* _Tasks_
1. Condense the paragraph of the DNS passage that begins "DNS is a hierarchical system" into a bulleted list that keeps its main facts.
2. Translate this sentence from the DNS passage into Spanish: "Labels are case-insensitive and the zero-length label is reserved for the root."
3. Supply what follows the DNS passage, carrying it on from its final sentence.

======== Excerpt provided ========

DNS is a hierarchical system. The main components of this system are name servers and resolvers. Name servers contain mappings and answer queries. Resolvers provide the client interface, including algorithms to find a name server to query for the information desired by the client. The DNS name space is a tree, with each node having an associated label that is the concatenation of all the labels on the path from the root of the tree to that node. Labels are case-insensitive and the zero-length label is reserved for the root. DNS decouples the tree structure from implicit semantics in order to provide applications with more choices. Each name in the DNS is stored as a resource record (RR) and has an associated type and class field along with data. Some of the more common types include A records that map hostnames to IP addresses, PTR records that provide a reverse map from IP addresses to hostnames, and NS records that map zones to name servers. A zone is a contiguous section or subtree of the namespace that is controlled by specific organizations; for example, UC Berkeley controls berkeley.edu. The controlling organization is responsible for delegating subzones, maintaining the data of that zone, and providing redundant name servers for that zone. In addition through distributing data through these zones, DNS name servers and resolvers also cache RRs, which are removed from the cache after their TTL expires.

======== Records shown ========

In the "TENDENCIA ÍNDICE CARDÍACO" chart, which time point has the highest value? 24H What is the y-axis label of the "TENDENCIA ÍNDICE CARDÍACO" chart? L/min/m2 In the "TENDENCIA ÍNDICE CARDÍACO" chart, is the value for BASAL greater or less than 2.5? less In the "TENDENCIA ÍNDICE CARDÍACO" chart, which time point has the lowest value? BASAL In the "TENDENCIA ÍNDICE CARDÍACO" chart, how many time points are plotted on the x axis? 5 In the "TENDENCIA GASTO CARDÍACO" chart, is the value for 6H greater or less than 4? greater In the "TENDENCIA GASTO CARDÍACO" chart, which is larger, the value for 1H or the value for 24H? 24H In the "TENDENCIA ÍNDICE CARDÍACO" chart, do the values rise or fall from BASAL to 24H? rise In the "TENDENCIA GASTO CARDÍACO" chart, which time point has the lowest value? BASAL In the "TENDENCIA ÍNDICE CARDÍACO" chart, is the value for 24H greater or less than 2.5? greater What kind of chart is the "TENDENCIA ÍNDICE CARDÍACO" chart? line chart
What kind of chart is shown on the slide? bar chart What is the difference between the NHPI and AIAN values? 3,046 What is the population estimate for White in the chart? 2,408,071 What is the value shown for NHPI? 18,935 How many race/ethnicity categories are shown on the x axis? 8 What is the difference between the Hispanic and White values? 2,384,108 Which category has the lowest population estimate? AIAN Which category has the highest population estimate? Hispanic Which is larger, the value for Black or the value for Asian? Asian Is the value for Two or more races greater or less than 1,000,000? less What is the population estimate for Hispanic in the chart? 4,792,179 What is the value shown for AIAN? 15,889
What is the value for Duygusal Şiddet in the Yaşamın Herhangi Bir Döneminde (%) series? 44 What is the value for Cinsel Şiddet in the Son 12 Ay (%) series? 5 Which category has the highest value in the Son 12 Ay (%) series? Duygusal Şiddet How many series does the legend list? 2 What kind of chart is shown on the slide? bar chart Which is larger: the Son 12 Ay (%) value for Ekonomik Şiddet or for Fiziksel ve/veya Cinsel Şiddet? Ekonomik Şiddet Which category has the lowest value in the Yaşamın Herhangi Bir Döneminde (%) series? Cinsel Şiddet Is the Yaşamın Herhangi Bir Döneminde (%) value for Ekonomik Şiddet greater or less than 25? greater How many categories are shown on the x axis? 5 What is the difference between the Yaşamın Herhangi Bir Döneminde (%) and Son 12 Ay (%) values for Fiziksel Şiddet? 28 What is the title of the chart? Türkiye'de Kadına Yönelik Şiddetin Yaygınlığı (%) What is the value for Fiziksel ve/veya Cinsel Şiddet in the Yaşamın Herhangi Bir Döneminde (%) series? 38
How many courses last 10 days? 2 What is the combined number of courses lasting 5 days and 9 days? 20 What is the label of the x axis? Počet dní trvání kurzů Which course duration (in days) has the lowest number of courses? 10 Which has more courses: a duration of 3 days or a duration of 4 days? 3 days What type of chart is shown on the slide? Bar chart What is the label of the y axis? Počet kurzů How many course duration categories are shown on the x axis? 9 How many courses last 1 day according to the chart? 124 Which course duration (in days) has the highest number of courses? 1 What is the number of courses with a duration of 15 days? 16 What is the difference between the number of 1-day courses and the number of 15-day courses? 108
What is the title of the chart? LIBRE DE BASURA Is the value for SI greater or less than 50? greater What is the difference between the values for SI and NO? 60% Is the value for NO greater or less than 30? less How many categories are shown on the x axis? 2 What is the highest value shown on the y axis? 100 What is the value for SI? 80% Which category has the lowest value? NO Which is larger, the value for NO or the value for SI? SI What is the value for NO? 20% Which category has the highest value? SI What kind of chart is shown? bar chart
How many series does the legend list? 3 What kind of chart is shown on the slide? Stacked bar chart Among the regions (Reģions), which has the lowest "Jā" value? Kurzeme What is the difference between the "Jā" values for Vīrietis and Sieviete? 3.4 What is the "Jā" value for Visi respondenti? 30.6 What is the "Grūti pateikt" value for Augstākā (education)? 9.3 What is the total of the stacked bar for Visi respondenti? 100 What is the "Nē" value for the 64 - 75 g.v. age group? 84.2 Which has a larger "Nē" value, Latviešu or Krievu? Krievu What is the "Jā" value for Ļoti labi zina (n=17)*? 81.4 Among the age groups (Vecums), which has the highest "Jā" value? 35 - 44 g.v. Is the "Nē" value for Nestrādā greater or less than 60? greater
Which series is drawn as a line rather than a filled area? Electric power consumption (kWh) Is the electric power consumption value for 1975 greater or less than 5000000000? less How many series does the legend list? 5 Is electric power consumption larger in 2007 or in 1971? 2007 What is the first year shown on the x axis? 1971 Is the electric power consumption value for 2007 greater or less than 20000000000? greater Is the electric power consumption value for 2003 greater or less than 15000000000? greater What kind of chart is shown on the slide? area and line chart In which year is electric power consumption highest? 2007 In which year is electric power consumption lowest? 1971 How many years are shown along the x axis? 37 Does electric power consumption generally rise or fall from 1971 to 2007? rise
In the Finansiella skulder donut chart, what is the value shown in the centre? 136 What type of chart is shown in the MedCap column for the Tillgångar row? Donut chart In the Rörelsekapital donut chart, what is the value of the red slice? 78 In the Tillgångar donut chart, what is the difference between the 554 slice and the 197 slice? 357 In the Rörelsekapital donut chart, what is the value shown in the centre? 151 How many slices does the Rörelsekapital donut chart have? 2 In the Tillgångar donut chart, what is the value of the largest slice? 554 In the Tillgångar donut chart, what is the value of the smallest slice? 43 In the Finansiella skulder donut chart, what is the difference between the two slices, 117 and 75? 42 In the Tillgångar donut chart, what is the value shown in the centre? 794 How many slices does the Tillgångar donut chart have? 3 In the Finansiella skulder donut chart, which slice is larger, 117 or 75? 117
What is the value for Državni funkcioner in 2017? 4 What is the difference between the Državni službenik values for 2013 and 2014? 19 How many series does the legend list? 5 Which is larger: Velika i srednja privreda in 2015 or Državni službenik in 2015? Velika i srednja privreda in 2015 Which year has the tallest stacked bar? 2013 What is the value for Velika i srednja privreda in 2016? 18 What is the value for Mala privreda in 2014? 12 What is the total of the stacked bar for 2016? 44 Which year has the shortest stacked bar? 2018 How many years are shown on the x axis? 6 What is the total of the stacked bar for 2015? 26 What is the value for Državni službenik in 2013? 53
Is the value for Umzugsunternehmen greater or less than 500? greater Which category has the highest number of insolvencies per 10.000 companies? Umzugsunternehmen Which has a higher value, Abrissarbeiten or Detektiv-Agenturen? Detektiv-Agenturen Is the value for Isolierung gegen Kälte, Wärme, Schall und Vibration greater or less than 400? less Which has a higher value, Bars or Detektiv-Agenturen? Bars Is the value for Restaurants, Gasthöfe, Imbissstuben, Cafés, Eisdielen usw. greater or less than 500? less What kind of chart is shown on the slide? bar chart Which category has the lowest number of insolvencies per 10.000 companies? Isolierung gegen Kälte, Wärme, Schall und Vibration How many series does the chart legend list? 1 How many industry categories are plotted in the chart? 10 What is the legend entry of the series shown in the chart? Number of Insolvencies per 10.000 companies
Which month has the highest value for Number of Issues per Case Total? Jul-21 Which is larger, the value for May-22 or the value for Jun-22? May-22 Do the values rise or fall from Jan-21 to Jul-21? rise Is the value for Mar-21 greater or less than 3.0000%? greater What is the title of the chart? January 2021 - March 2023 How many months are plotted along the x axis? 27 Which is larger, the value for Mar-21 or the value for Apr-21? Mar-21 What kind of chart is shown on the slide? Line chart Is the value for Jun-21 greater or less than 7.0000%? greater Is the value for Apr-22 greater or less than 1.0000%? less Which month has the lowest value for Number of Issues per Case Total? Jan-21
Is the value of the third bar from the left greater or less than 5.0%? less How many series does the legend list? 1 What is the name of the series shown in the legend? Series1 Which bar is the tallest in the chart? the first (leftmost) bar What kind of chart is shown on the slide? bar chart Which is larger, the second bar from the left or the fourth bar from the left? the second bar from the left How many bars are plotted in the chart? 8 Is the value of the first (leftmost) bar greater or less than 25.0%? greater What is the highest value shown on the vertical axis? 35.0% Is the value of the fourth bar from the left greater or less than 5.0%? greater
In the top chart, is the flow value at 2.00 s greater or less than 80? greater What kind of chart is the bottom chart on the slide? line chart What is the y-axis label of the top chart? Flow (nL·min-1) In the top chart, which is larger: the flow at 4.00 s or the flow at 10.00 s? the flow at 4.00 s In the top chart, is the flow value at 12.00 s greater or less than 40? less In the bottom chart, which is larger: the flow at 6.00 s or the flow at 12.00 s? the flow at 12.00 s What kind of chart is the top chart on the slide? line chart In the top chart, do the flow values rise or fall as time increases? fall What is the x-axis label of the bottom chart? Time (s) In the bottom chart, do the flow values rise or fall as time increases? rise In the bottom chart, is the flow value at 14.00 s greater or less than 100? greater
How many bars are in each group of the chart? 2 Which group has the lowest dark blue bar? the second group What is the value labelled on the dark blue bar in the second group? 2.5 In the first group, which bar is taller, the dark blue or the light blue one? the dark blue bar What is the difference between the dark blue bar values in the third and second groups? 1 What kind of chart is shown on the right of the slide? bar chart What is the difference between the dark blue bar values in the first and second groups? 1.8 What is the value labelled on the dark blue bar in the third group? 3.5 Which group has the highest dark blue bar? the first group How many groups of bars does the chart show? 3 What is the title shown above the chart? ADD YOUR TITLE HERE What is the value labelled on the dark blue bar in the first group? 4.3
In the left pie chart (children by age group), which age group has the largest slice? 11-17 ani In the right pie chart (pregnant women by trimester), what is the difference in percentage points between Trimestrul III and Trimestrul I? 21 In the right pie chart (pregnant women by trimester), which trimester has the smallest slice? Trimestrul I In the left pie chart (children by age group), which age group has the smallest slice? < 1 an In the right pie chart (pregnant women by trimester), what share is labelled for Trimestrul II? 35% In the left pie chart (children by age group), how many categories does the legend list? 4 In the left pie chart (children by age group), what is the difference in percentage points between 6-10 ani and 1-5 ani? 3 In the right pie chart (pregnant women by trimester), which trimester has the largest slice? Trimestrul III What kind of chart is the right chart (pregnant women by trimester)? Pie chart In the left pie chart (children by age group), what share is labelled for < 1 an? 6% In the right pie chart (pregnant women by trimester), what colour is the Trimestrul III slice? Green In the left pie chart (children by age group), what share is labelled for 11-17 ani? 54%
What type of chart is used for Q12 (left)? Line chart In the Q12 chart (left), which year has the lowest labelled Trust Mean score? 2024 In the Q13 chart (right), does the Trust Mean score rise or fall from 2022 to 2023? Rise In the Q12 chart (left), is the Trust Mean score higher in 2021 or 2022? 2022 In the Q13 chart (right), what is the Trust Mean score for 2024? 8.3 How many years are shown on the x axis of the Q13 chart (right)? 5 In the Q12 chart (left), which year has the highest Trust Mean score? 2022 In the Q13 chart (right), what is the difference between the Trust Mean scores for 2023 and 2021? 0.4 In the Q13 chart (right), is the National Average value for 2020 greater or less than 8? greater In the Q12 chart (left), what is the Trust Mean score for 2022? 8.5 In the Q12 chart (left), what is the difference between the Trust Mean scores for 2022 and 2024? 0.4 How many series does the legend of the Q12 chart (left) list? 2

========

* _Answers per task_
1.
- DNS is hierarchical, and its main components are name servers and resolvers.
- Name servers hold mappings and answer queries. Resolvers provide the client interface, including algorithms for finding a name server to query.
- The name space is a tree of labeled nodes. Labels are case-insensitive, and the zero-length label is reserved for the root.
- DNS separates the tree structure from implicit semantics to give applications more choices.
- Each name is stored as a resource record (RR) with a type, a class and data. Common types are A (hostnames to IP addresses), PTR (IP addresses back to hostnames) and NS (zones to name servers).
- A zone is a contiguous subtree of the namespace controlled by a specific organization, as UC Berkeley controls berkeley.edu. That organization delegates subzones, maintains the zone's data and provides redundant name servers for it.
- Name servers and resolvers cache RRs and remove them once their TTL expires.

2. Las etiquetas no distinguen entre mayúsculas y minúsculas, y la etiqueta de longitud cero está reservada para la raíz.

3.
In addition to describing the basics of DNS, the paper describes its early implementation status and its first deployment in the Berkeley network. This was apparently painful but necessary. The paper then goes on to describe a number of surprising issues in the operation of the DNS. The first was that the assumption that the form and content of the information stored by the DNS was a poor one. A second is related to performance. The performance of the underlying network was initially much worse than the designers of DNS anticipated, and as a result DNS query performance was poor. Also, they found it difficult to make reasonable measurements of DNS performance due to the interference of unrelated effects. The third surprise was the high amount of negative responses to queries, leading to the need for caching such responses, which is referred to as negative caching. There were a number of very successful aspects of DNS as well. These include the choice of using a variable-depth hierarchy, the organization-oriented structure of names, the use of UDP to access name servers, the feature that allows a name server to include additional data in response to a query if it sees fit, allowing it to anticipate some requests, the use of caching, and the agreement to use organizationally structured domain names for mail addressing and routing. Lastly, shortcomings of the DNS include difficulty in defining new classes and types of RRs, difficulty in upgrading applications to use DNS, and difficulty in conveying to system administrators the correct way of configuring and using DNS. The paper concludes by offering several pieces of advice and describing some future directions for DNS.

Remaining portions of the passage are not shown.